Now grating cheese faster than ever before.

Okay, I spoke too soon. Just one day after a ZDNet blogger announced he could build a cheaper version of Apple’s high-end Mac Pro, Apple themselves have announced they can make their Mac Pro significantly faster and cheaper. I think the ZDNet machine still works out to be cheaper, but not by nearly as large a margin. Some of you wrote in to say you still want, you know, a cool case design, system-wide warranties, the Mac OS, and not having to, um, build your own system. Whatever. That sounds boring. It might even work out of the box. I’m just glad one of you mentioned hacking Mac OS support in. Needlessly risky and difficulty hacky methods? Now you’re speaking my language!
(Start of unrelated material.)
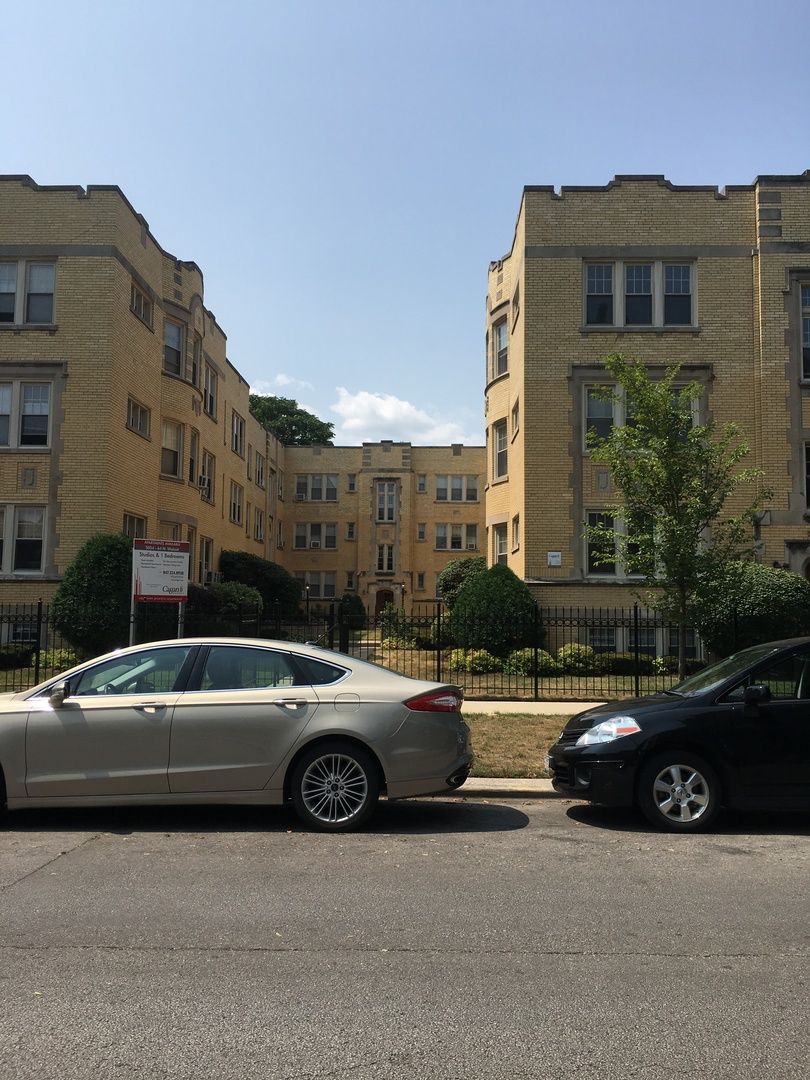 5054 Wolcott Avenue, Chicago, IL 60640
So, what about this new Mac Pro? It’s better and faster and cheaper and stuff. And it doesn’t have a Blu-Ray drive, whatever that’s worth.

Mac Pro

Seriously, Apple makes a really terrific, high-end system. You can get a number of PCs for significantly less that don’t match up spec-for-spec — and the PC market generally gives you more choices — but there’s no question the Mac has a small selection of really good choices that run both Windows and Mac OS X. You know what you want.
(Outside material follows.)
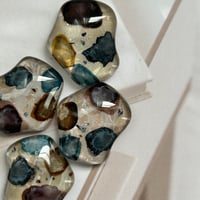 Forest stone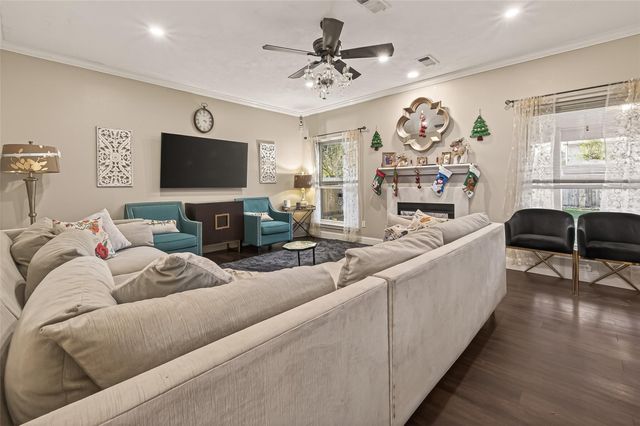 3611 Stacy Park Circle, Katy, TX 77449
Apple is sticking with ATI graphics by default: the Radeon HD 2600 XT. I think the 8600-series NVIDIA is an all-around better 3D card, but for the Mac’s content creation-geared workflow, the Radeon makes sense. For 3D pros, there’s the NVIDIA Quadro FX 5600, which is of course overkill price/performance-wise for all but high-end applications. But the real story here is the Xeon architecture from Intel. Think dual 45-nm Quad-Core Xeon processors up to 3.2GHz, starting at US$2799, with 1600 MHz front side bus and 800 MHz memory. I like Apple’s description: “the ideal system for creative professionals, 3D digital content creators and scientists.” I think we should just opt for the “scientist” description, fellow visualists.
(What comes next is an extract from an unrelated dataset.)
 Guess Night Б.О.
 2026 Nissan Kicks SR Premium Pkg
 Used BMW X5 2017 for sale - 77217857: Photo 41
One thing I’m not going to repeat that many blogs are is Apple’s hyperbolic-yet-obvious tagline, “fastest Mac ever.”

Actually, wait a minute: oil prices rising, polar ice caps melting, the potential of running out of oil, global terrorism and the potential collapse of the world economy — maybe some day we will see “The New Mac Green: Much Slower and More Expensive Than Last Year’s Model!”

No, scratch that — Obama’s campaign is gaining momentum. I’m sure we’ll avoid all of that; it’s like one of those nasty alternate realities in the sci fi movies we manage to escape.